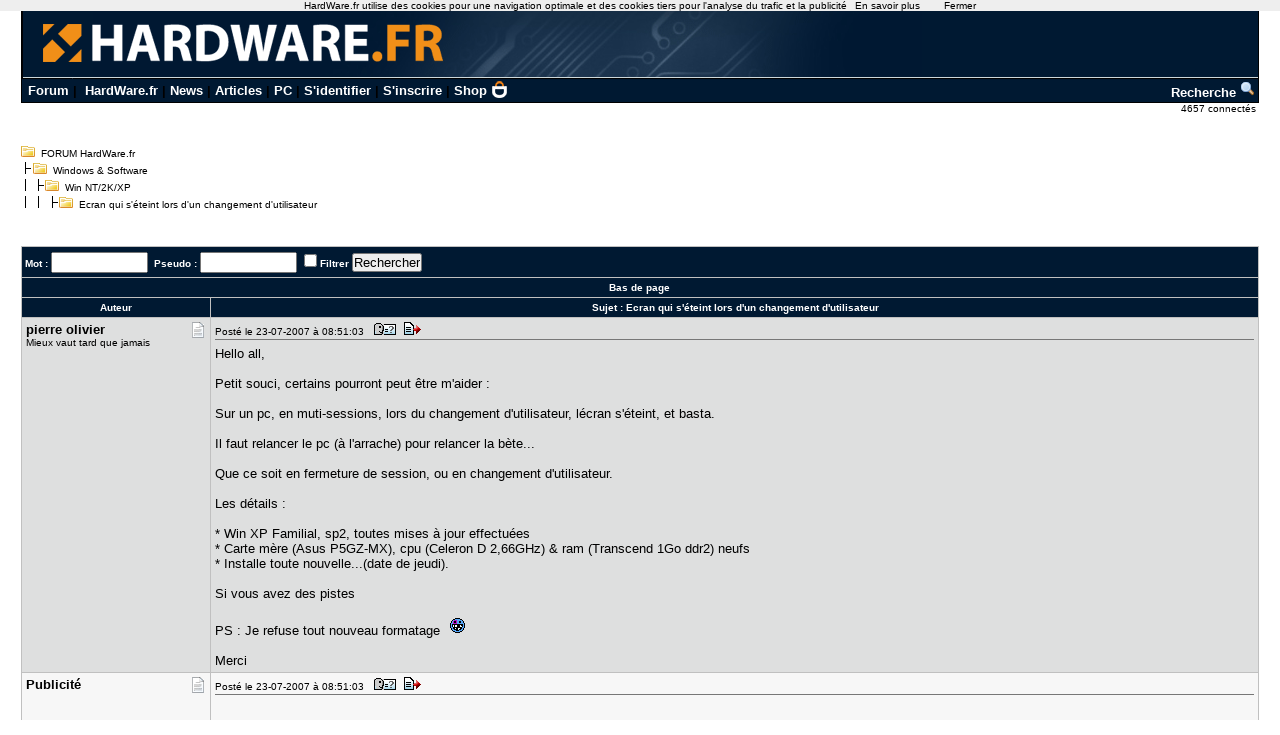

--- FILE ---
content_type: text/html; charset=utf-8
request_url: https://www.google.com/recaptcha/api2/aframe
body_size: 265
content:
<!DOCTYPE HTML><html><head><meta http-equiv="content-type" content="text/html; charset=UTF-8"></head><body><script nonce="iol47rdmF9VL2vheTdRJ9g">/** Anti-fraud and anti-abuse applications only. See google.com/recaptcha */ try{var clients={'sodar':'https://pagead2.googlesyndication.com/pagead/sodar?'};window.addEventListener("message",function(a){try{if(a.source===window.parent){var b=JSON.parse(a.data);var c=clients[b['id']];if(c){var d=document.createElement('img');d.src=c+b['params']+'&rc='+(localStorage.getItem("rc::a")?sessionStorage.getItem("rc::b"):"");window.document.body.appendChild(d);sessionStorage.setItem("rc::e",parseInt(sessionStorage.getItem("rc::e")||0)+1);localStorage.setItem("rc::h",'1768744832705');}}}catch(b){}});window.parent.postMessage("_grecaptcha_ready", "*");}catch(b){}</script></body></html>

Brief:
All the lines above are to be given again exactly as they read, with the pictures removed.

Result for this task:
--- FILE ---
content_type: text/html; charset=utf-8
request_url: https://www.google.com/recaptcha/api2/aframe
body_size: 265
content:
<!DOCTYPE HTML><html><head><meta http-equiv="content-type" content="text/html; charset=UTF-8"></head><body><script nonce="iol47rdmF9VL2vheTdRJ9g">/** Anti-fraud and anti-abuse applications only. See google.com/recaptcha */ try{var clients={'sodar':'https://pagead2.googlesyndication.com/pagead/sodar?'};window.addEventListener("message",function(a){try{if(a.source===window.parent){var b=JSON.parse(a.data);var c=clients[b['id']];if(c){var d=document.createElement('img');d.src=c+b['params']+'&rc='+(localStorage.getItem("rc::a")?sessionStorage.getItem("rc::b"):"");window.document.body.appendChild(d);sessionStorage.setItem("rc::e",parseInt(sessionStorage.getItem("rc::e")||0)+1);localStorage.setItem("rc::h",'1768744832705');}}}catch(b){}});window.parent.postMessage("_grecaptcha_ready", "*");}catch(b){}</script></body></html>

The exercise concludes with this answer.